> _Source passage_
▶

Letter from Douglas Hudson to his parents

Description

Catches up with mail received and sent. Mentions there had been a tightening up recently and after six months confinement made him realise what a gift freedom was. Writes of blossom he has seen and that they are confined to camp. He mentions sharing a room with two others and trying to learn French which the local guards speak worse than him. Philosophies over his situation and catches up with gossip. Mentions he has not lost any weight.

Publisher

IBCC Digital Archive

Date

1941-02-22

Contributor

Rights

This content is available under a CC BY-NC 4.0 International license (Creative Commons Attribution-NonCommercial 4.0). It has been published ‘as is’ and may contain inaccuracies or culturally inappropriate references that do not necessarily reflect the official policy or position of the University of Lincoln or the International Bomber Command Centre. For more information, visit https://creativecommons.org/licenses/by-nc/4.0/ and https://ibccdigitalarchive.lincoln.ac.uk/omeka/legal.

Format

Two page handwritten letter

Language

Identifier

EHudsonJDHudsonP-HE410222

Temporal Coverage

Transcription

British Prisoner of War. 755052. Sgt. Chef. J.D. Hudson.
Camp de Séjour Surveillé.
LE KEF. TUNISIE.
Afrique du Nord.

◀

> _Exercise task A_
Reproduce verbatim the portion of the data listing entries that starts at the line containing "How widely separated" and runs through the end of the entries, inclusive. Omit the pictures from your output.

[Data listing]
▶

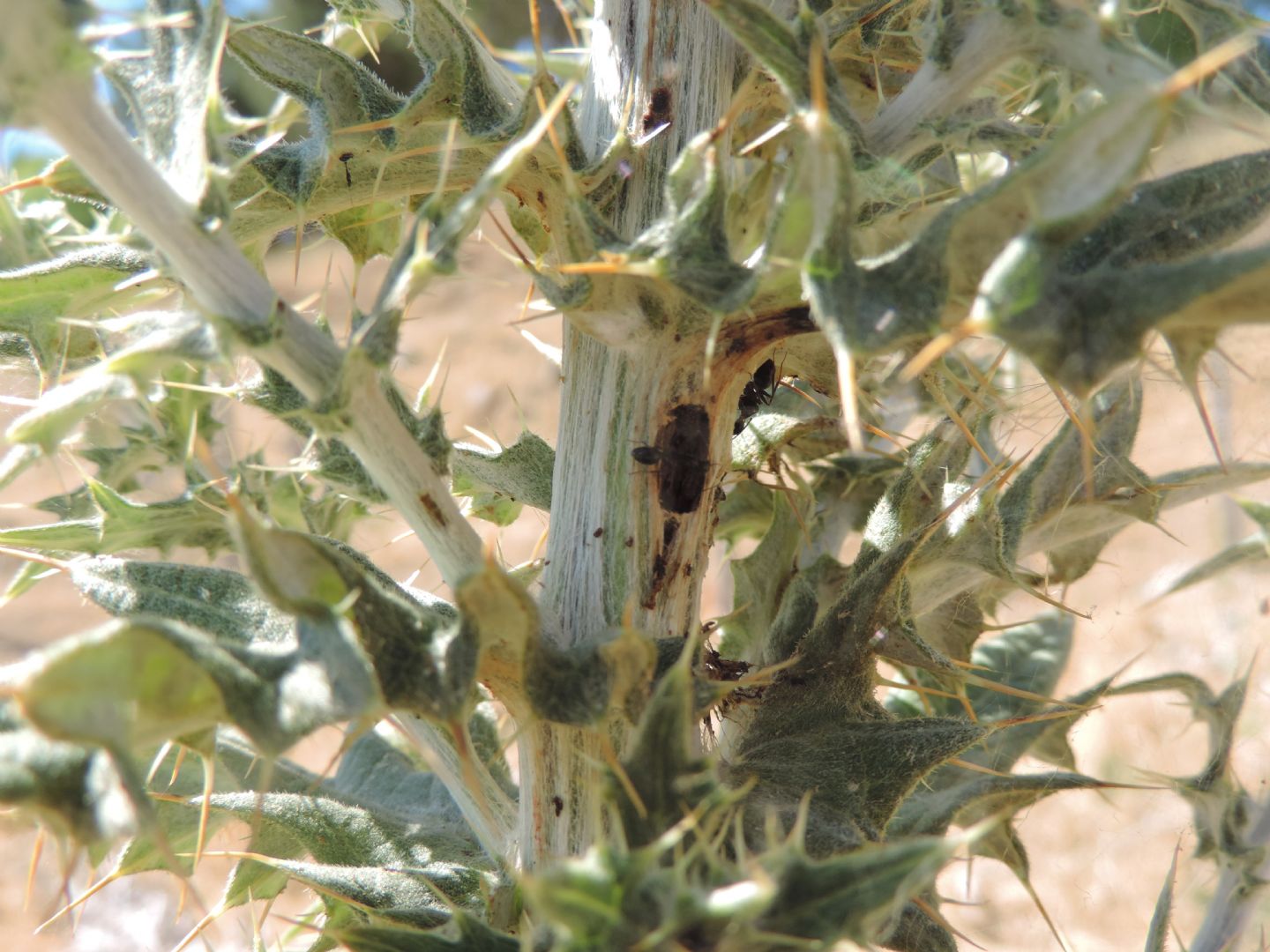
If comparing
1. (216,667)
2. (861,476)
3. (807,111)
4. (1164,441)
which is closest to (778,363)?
(861,476)

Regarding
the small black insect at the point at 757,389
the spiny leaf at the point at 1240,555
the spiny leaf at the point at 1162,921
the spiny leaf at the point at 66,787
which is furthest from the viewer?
the spiny leaf at the point at 1240,555

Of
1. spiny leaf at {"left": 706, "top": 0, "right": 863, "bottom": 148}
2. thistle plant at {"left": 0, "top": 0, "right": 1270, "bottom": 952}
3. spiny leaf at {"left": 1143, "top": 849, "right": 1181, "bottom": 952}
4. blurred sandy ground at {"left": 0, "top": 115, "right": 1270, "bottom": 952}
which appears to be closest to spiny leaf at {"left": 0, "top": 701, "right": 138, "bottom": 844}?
thistle plant at {"left": 0, "top": 0, "right": 1270, "bottom": 952}

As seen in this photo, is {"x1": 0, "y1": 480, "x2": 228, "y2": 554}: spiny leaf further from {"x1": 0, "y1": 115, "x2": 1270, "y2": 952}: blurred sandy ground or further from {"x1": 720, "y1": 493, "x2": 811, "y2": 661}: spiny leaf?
{"x1": 0, "y1": 115, "x2": 1270, "y2": 952}: blurred sandy ground

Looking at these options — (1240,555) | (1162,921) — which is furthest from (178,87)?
(1240,555)

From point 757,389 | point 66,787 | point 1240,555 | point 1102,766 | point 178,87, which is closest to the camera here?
point 66,787

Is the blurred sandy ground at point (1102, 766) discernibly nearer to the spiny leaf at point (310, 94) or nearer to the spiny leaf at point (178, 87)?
the spiny leaf at point (310, 94)

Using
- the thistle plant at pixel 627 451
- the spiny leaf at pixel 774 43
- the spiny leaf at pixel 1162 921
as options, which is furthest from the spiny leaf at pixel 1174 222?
the spiny leaf at pixel 1162 921

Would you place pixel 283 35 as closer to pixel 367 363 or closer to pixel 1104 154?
pixel 367 363

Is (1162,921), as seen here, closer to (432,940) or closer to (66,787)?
(432,940)

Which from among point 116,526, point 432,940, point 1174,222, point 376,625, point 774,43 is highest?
point 774,43
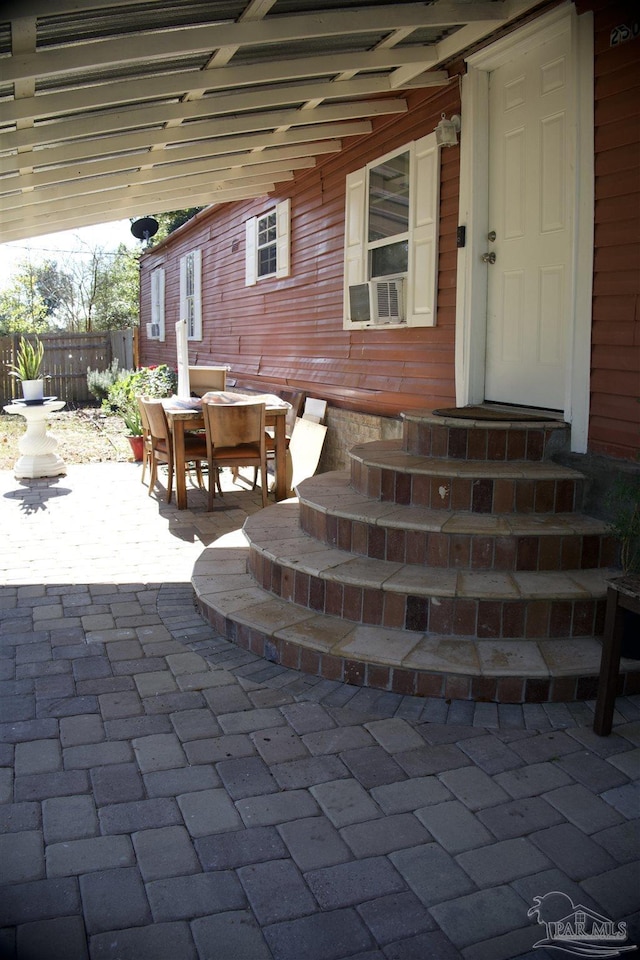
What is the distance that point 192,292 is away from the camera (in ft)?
44.1

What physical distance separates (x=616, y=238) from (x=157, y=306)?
13.6 metres

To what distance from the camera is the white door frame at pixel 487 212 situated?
3.76 m

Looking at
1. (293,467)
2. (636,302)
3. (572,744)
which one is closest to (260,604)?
(572,744)

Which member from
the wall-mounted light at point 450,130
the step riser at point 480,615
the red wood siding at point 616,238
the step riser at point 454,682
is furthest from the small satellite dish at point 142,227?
the step riser at point 454,682

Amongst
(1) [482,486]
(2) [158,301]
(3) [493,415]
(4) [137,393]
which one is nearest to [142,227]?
(2) [158,301]

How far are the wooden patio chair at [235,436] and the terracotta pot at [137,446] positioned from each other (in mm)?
2665

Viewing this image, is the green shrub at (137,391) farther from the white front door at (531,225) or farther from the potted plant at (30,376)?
the white front door at (531,225)

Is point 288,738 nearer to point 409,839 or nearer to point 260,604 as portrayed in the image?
point 409,839

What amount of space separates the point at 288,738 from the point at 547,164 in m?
3.48

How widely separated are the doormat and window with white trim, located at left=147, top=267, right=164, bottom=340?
11736 mm

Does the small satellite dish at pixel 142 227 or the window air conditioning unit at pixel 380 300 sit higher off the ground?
the small satellite dish at pixel 142 227

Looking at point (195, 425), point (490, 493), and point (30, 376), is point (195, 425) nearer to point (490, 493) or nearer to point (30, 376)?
point (30, 376)

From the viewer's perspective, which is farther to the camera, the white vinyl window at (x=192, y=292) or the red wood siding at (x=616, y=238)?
the white vinyl window at (x=192, y=292)

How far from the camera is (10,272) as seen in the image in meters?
31.4
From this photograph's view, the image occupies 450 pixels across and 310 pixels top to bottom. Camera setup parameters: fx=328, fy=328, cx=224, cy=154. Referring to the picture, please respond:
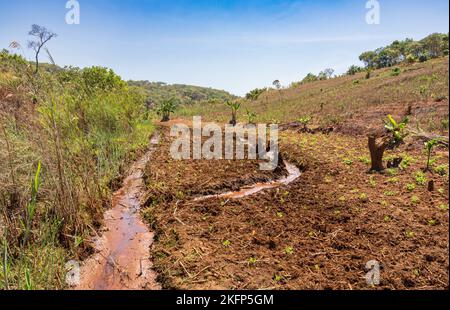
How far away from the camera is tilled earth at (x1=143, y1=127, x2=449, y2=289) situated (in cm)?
367

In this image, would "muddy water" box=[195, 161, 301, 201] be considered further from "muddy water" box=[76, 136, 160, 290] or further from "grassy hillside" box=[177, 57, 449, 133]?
"grassy hillside" box=[177, 57, 449, 133]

◀

> _Exercise task B_
In the archive record, condense the paragraph beginning "Catches up with mail received and sent" into a bulleted list that keeps its main facts.

> _Task output A_
How widely separated are the doormat and window with white trim, located at left=147, top=267, right=164, bottom=340?
11736 mm

Does the small satellite dish at pixel 142 227 or the window air conditioning unit at pixel 380 300 sit higher off the ground?
the small satellite dish at pixel 142 227

Looking at point (195, 425), point (490, 493), and point (30, 376), is point (195, 425) nearer to point (490, 493) or nearer to point (30, 376)?
point (30, 376)

From the viewer's perspective, which is farther to the camera, the white vinyl window at (x=192, y=292) or the red wood siding at (x=616, y=238)?
the white vinyl window at (x=192, y=292)

How far from the camera is (10,272) as seen in the image in meters?
31.4
From this photograph's view, the image occupies 450 pixels across and 310 pixels top to bottom. Camera setup parameters: fx=328, fy=328, cx=224, cy=154. Referring to the picture, please respond:
How far away from the camera is tilled earth at (x1=143, y1=127, x2=449, y2=289) situated (in cm)?
367

In this image, would "muddy water" box=[195, 161, 301, 201] be considered further from "muddy water" box=[76, 136, 160, 290] or further from "grassy hillside" box=[177, 57, 449, 133]?
"grassy hillside" box=[177, 57, 449, 133]

> _Task output B_
- Catches up on mail received and sent.
- Notes a recent tightening up; six months of confinement have shown him what a gift freedom is.
- Describes blossom he has seen; they are confined to camp.
- Shares a room with two others and is trying to learn French, which the local guards speak worse than he does.
- Reflects on his situation and catches up on gossip.
- Has not lost any weight.